To determine differences in cell body and capsule radius, C. gattii was grown in the three cactus media, negatively stained with India ink, and measured at 24 and 48 h (Figure 2). India ink staining of cells grown in IPM and WCB show significantly larger capsules compared to the cells grown in OPM and the control (Figure 2A). When a the capsule radius was analyzed, cells grown in IPM had a significantly larger capsule compared to the cells grown in the OPM and WCB medias and control (p > 0.0001, Dunnett’s T3 multiple comparisons) (Figure 2B,C). Lastly, it was determined that C. gattii grown in IPM, OPM, and WCB had a significantly smaller cell body radius when compared to cells grown in control media at 24 h (p > 0.0001, Dunnett’s T3 multiple comparisons) and 48 h (p > 0.0001, Dunnett’s T3 multiple comparisons) (Figure 2B,C). As hypothesized, these results suggest that the cactus does not provide optimal nutritional sources for C. gattii. This is shown in the enlargement of the capsule when grown in IPM, mainly the result of stress conditions [4] and the significantly smaller cell body in all cactus media. It also suggests that the composition of IPM is different from OPM.

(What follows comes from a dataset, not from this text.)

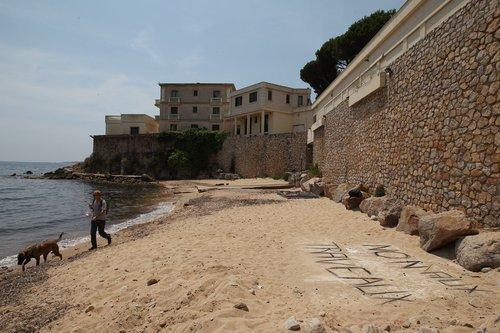 """La famille royale saoudienne ordonne des travaux sur une plage publique de Golfe-Juan Des ouvriers ont coulé une dalle de béton sur la plage publique de La Mirandole, sous la villa du roi Fahd. Le maire, Michelle Salucki, a alerté les services de la sous-préfecture de Grasse """"Ça s'est passé vendredi entre midi et deux. Des ouvriers ont coulé une dalle en béton à même le sable ! Ils ont installé des barrières autour. Et les travaux continuent. La poussière et le bruit nous empêchent de profiter de ce lieu idyllique. Des ouvriers ont même dit à une dame d'en profiter, Car bientôt il n'y aurait plus d'accès possible!"""" Daniel Guilleminot, un résident du quartier Cannes-Eden, à Golfe-Juan, n'en revient pas. Il pointe un doigt accusateur au-dessus de la dalle de trois mètres sur quatre, en direction de la résidence qui appartient au roi Fahd. Une ouverture a été faite, dans le béton de la terrasse qui surplombe le site. La compétence de l'État De là à déduire que les ouvr"""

3.3. Pigment Produced by C. gattii When Grown in Outer Part Broth Is Laccase-Dependent

To observe if there were any differences between the colony morphologies of C. gattii, cactus media agar was developed to observe the growth of the colonies at 30 °C. After 3 days of incubation, colonies were be observed on the control plates, but not on the IPM or OPM plates (Figure 3A). Faint colonies were observed on Day 5 post inoculation for both IPM and OPM. An unexpected finding was the existence of a dark pigment in the colonies grown in OPM, which was absent from colonies grown on IPM and control plates. The dark pigment observed in the OPM plates also seemed to be cell-density-dependent, as it appears to reduce with the decreasing number of cells. These results suggest that OPM has precursors used for pigment production by the yeast. One such pigment is melanin, which is widely known to be produced by the yeast under stress conditions as a defense mechanism.
Our next approach was to explore if the pigment observed in the OPM plates is melanin. For these experiments, C. gattii R265 and a C. neoformans lac1∆, which has the laccase gen silenced, were used to produce melanin ghosts (Figure 3B). Melanin production is dependent on laccase since this enzyme helps melanin travel to the fungal cell wall [30]. For the C. gattii cells grown in melanin-inducing media, we observed the expected melanin ghosts (Figure 3B, top left image), and for C. neoformans lac1∆ in the same media, we observed cell debris, showing that there indeed was no melanin production (Figure 3B, bottom left image). For the C. gattii cells grown in the OPM, we did observe a small amount of melanin ghosts, not as clear as the one observed in melanin-inducing media; this is supported by the pigment that the melanin ghost sample still had after boiling in acid (Figure 3B, top right image). Yet, the dark color of the sample and the number of melanin ghosts identified by microscopy were significantly lower than our C. gattii melanin media sample. This suggests that the OPM contain a precursor to the stimulation of pigment production in C. gattii, but it may only exist in small amounts.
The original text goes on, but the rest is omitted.